Lindsay, an Army Air Corps lieutenant, returned home to Indiana after the war, worked for his father in the winter and performed in the summers with a group of barnstorming pilots.
By 1921, he’d saved enough money to buy the Fayetteville Observer in North Carolina.
Two years later, Lindsay returned to Florida and bought an interest in the St. Petersburg Times, which was owned by Paul Poynter, a friend from Indiana.
The two would later buy the Clearwater Sun..
“He used to fly over to Sarasota and land it on the beach and do what fighter pilots do and chase girls,” Lindsay’s grandson Bob Lindsay recalled.
Lindsay and his younger brother Dick, with the help of Poynter and E. E. Naugle established the Sarasota Herald, with their father George moving down from Indiana to be its first editor.
Dick Lindsay – an avid photographer – was in charge of advertising, sales and circulation and photography.
The year 1925 was a crucial one for Sarasota County.
Attorney J. J. Williams Jr. arrived in Sarasota County from Memphis, Tennessee – where his father was a two-term mayor – and founded the century-old Williams Parker Law Firm near the height of the Florida Land Boom.
The 32-bed Sarasota Hospital – which in the century since evolved into the Sarasota Memorial Health Care System – opened Nov. 2, 1925.
Construction also started on five bridges – which were paid for from a 1924 bond issue approved by county residents that also covered the construction of 15 roads – though the bridges were the main focus, in part to open up the barrier islands to development.
In 1926, SaraBay Country Club was established and the Sarasota Opera House was built and opened as the A.B. Edwards Theater.
Local author and historian Jeff LaHurd noted that the Sarasota Herald helped fuel the real estate boom.
“They came in at exactly the right time,” LaHurd said. “Full-page ads touting housing developments, apartments,”
Florida Gov. John Martin, dubbed the “good roads governor,” praised the growth and asserted that the sun will never set on Sarasota.
But the Great Recession started early in Florida, Lindsay said.
LaHurd said the Great Miami Hurricane of 1926 was a major catalyst in the economic downturn.
“Things in the Depression were really tough, the Florida land boom busted in 1926,” Lindsay said, adding that the newspaper survived issuing local scrip and trading with the local community.

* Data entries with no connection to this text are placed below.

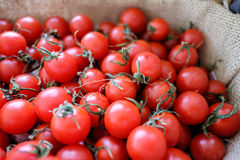 Piles of Tomatoes in weave basket Royalty Free Stock Photo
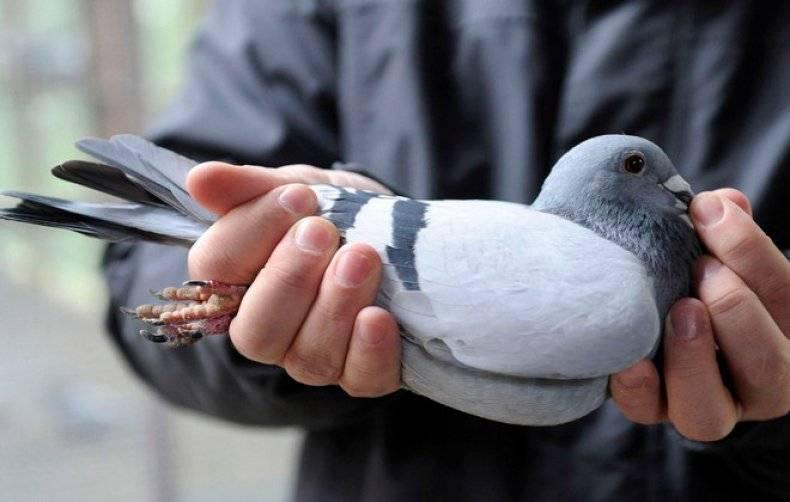 Болезни голубей: их симптомы и лечение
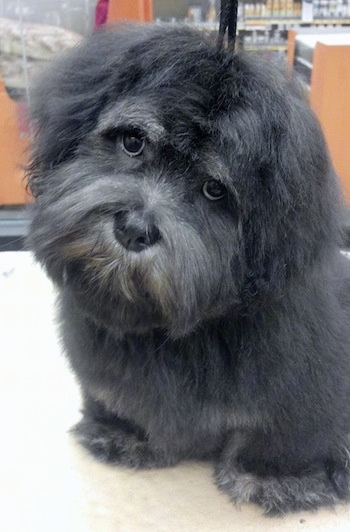 A longhaired, short-legged black Lhasa Apso is sitting on a hardwood floor in a store. Its head is tilted to the right and looking forward. It looks like Harry from Harry and the Hendersons.
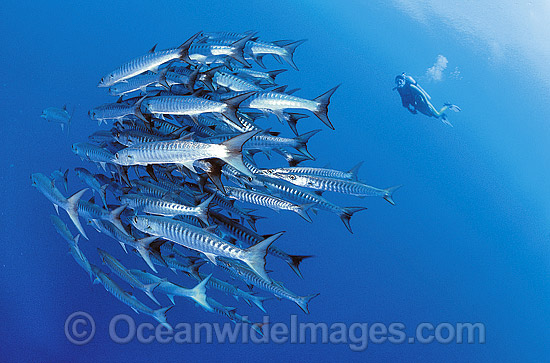 Scuba Diver observing schooling Chevron Barracuda (Sphyraena qenie). Great Barrier Reef, Queensland, Australia
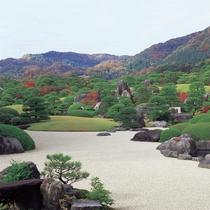 足立美術館 秋の庭園1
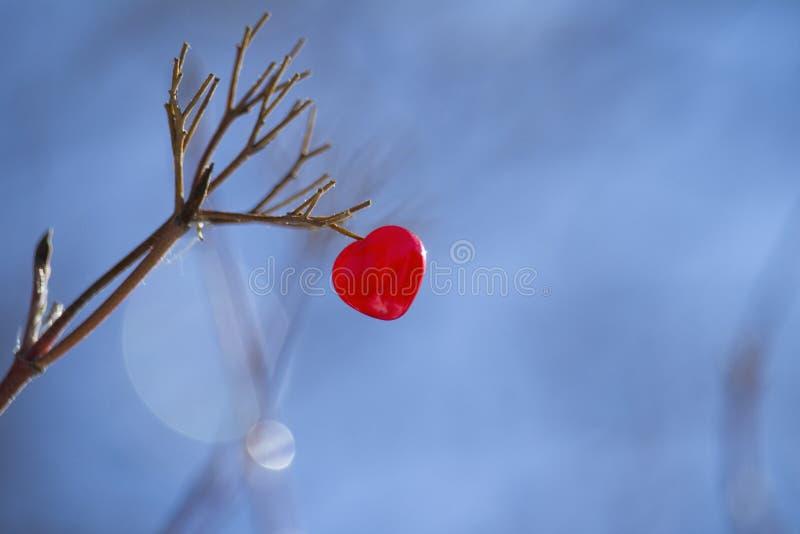 Красное сердце на ветви дерева стоковое изображение rf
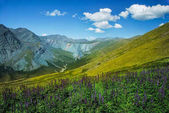 Fotografie Altai, Russia, mountains and river, panorama, wild landscape, Belukha view, green valley, beautiful nature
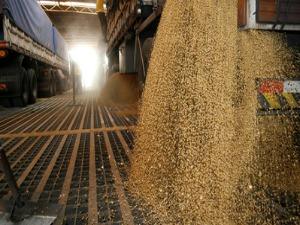 Por dia são escoadas cerca de 100 mil toneladas de grãos no Porto de Paranaguá. (Foto: Divulgação Porto de Paranaguá)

“The whole town on IOUs and barter.”
During that time, the Lindsays bought out their partners in the Sarasota Herald and sold off interests in the St. Petersburg Times.
Lindsay noted that the family sold off other holdings at that time, including about 1,500 acres on the southern portion of Longboat Key for $35 an acre. That land was eventually developed into Bay Isles.
In 1938, the Lindsays bought out the Sarasota Tribune, a morning daily that started four years earlier, and rechristened the merged paper the Sarasota Herald-Tribune.
The economy in the area, Lindsay said, didn’t improve until after World War II.
Both David and Dick Lindsay paused their newspaper efforts to return to service in World War II. David ferried B-24 bombers to China and Nick, a Navy lieutenant, trained pilots in the U.S.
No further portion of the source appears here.